The U.S. administration has announced a plan to work with the European Union, Japan, and Mexico regarding critical minerals. It is a part of a broader effort to reduce reliance on China while aligning trade policies, stabilizing prices, and steering investments into secure supply chains.
“Today’s announcement is an important signal that the world’s largest market-oriented economies are committed to developing a new paradigm for preferential trade in critical minerals,” said U.S. Trade Representative Jamieson Greer.
“Through the development of these Action Plans, we will lay the groundwork for a binding plurilateral agreement on trade in critical minerals with like-minded partners,” he added.
The administration plans to achieve this through coordinated trade measures, including mechanisms such as border-adjusted price floors. The goals include protection from volatile markets and undercutting by subsidized Chinese production.
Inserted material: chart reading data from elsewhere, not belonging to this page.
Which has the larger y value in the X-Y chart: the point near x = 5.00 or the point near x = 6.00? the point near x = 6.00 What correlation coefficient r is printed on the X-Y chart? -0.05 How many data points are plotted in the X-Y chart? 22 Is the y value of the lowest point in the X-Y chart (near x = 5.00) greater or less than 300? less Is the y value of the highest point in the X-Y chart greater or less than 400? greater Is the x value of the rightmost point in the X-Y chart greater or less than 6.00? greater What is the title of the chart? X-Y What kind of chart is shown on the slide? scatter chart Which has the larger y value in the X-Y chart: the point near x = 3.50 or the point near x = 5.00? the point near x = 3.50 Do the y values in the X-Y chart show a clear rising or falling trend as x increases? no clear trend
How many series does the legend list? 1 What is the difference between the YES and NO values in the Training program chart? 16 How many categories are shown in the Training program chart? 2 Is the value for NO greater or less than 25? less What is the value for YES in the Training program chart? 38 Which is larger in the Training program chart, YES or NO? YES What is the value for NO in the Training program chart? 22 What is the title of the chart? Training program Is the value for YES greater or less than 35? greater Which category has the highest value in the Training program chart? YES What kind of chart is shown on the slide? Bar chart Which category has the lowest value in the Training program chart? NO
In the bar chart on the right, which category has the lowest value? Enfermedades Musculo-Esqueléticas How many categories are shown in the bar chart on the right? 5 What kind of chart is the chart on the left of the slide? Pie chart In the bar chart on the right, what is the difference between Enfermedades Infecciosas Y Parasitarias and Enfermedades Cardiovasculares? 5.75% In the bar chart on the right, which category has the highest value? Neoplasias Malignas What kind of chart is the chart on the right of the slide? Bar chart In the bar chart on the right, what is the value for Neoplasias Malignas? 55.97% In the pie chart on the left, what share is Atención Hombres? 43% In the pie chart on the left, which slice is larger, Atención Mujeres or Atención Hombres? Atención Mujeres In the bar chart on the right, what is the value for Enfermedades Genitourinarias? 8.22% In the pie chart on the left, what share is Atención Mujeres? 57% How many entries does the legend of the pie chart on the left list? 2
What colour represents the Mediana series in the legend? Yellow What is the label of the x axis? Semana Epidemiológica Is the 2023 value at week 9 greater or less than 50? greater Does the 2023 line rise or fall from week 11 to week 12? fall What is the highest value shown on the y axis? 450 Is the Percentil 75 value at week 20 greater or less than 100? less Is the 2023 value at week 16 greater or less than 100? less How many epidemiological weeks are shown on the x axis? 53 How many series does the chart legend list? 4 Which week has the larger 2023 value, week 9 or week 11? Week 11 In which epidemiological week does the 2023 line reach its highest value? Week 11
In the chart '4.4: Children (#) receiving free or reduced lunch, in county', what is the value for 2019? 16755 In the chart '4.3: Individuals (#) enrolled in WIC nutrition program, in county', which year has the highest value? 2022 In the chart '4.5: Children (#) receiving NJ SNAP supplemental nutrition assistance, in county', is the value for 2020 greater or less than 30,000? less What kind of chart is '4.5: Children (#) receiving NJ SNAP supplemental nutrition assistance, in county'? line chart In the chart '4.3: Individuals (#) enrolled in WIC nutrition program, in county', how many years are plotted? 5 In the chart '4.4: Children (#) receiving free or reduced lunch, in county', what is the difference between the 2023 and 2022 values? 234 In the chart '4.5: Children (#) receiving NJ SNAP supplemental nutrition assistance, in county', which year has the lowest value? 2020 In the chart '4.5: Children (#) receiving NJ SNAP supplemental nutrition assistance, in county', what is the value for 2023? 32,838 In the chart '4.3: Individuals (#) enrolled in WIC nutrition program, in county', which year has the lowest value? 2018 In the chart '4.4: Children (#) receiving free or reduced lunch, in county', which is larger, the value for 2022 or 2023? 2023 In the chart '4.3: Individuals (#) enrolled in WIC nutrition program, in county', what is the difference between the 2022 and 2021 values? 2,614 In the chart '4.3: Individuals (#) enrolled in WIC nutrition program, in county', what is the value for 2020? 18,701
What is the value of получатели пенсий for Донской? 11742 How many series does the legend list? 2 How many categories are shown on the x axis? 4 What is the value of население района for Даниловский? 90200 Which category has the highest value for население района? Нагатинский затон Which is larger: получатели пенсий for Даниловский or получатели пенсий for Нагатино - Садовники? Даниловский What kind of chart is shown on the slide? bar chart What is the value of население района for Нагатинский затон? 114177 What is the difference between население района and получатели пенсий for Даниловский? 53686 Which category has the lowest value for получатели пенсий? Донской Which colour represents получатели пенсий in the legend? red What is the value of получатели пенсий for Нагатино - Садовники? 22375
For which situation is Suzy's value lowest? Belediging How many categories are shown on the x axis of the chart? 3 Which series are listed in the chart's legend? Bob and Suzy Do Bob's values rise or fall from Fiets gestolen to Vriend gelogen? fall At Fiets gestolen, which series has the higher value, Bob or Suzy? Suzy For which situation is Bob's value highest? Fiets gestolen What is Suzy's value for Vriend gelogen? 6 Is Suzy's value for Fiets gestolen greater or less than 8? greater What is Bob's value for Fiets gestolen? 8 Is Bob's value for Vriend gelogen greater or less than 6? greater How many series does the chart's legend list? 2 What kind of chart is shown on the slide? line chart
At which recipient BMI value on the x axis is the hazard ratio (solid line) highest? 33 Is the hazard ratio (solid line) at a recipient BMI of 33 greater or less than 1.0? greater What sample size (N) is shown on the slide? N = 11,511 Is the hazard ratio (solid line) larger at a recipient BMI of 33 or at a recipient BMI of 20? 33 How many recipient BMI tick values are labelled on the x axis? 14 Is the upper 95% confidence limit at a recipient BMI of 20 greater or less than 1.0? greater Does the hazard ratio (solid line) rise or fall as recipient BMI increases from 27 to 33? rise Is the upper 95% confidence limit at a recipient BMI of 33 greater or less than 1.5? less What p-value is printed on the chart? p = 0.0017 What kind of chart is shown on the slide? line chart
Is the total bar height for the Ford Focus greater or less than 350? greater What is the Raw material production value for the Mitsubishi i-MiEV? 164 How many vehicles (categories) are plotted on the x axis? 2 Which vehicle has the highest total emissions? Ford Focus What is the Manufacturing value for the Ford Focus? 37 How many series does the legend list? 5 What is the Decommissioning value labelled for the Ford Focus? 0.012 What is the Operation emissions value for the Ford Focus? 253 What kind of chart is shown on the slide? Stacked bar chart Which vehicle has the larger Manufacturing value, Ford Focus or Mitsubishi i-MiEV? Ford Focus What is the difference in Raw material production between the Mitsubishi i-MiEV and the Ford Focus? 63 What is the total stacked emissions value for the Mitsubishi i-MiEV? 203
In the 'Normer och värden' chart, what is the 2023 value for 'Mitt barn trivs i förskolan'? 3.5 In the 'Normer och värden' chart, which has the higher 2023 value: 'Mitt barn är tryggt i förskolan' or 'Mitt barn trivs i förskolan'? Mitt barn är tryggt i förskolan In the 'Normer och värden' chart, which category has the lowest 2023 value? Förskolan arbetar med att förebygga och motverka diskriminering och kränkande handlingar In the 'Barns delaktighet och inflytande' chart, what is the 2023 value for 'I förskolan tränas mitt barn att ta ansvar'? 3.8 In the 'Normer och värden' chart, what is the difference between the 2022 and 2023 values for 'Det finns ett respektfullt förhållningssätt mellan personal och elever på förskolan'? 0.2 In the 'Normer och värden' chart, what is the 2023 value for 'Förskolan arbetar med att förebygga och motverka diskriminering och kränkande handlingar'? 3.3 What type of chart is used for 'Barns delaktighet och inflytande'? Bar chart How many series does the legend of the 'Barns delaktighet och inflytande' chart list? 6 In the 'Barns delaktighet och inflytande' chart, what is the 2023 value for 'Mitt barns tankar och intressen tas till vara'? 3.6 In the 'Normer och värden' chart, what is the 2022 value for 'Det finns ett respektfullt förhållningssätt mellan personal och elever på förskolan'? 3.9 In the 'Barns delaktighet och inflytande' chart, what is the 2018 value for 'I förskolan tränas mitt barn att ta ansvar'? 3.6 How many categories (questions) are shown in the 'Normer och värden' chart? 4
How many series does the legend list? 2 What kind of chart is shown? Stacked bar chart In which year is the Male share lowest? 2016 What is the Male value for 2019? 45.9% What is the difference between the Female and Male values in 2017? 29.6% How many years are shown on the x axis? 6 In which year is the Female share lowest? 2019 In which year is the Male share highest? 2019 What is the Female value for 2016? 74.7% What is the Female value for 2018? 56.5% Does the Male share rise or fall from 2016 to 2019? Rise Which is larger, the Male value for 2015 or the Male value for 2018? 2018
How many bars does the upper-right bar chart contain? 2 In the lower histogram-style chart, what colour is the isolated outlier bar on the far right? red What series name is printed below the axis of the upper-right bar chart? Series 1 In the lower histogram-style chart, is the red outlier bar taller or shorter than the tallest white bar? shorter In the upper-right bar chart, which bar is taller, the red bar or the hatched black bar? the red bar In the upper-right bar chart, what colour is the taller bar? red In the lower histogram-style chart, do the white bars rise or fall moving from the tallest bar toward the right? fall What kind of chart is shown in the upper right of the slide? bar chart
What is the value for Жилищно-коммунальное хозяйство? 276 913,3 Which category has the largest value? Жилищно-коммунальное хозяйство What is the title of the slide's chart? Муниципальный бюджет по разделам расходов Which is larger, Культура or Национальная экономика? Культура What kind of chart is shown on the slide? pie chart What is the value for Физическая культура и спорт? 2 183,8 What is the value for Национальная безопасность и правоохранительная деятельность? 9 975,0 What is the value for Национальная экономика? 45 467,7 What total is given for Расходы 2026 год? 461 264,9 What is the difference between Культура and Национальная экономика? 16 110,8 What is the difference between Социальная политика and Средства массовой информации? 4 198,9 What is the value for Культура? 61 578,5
Sprott Critical Materials ETF (NASDAQ:SETM) is up 21.62% year-to-date.
Vance’s Warning
Greer’s statement followed a Critical Minerals Ministerial in Washington. At the event, Vice President JD Vance and Secretary of State Marco Rubio hosted representatives from more than 50 countries. According to a joint statement, the parties are expected to sign a memorandum of understanding within 30 days, committing to the new framework.
“Today, the international market for critical minerals is failing,” Vance said at the summit opening. “Consistent investment is nearly impossible, and it will stay that way so long as prices are erratic and unpredictable,” he clarified, according to Bloomberg.
Vance urged participating countries to create a preferential trade system with agreed price floors to stabilize investment and protect projects from sudden price collapses.
The move signals a shift toward a more formalized “club” of market-oriented economies working together. The group would secure supplies of rare earths, lithium, cobalt, and other inputs used in semiconductors, electric vehicles, and advanced weapons.
By coordinating trade policies and investment incentives, Washington and its partners aim to make new mining and processing projects more financially viable outside China, which dominates global refining capacity for many critical minerals.
The Broader Trend
The diplomatic push builds on President Donald Trump’s Monday announcement of a $12 billion stockpile of critical minerals. The stockpile’s funding will come mainly through a $10 billion loan from the U.S. Export-Import Bank and around $1.67 billion from private capital.
Trump also spoke by phone with Chinese President Xi Jinping on Wednesday and said he plans to visit China in April. Yet, he didn’t mention critical minerals in his public comment.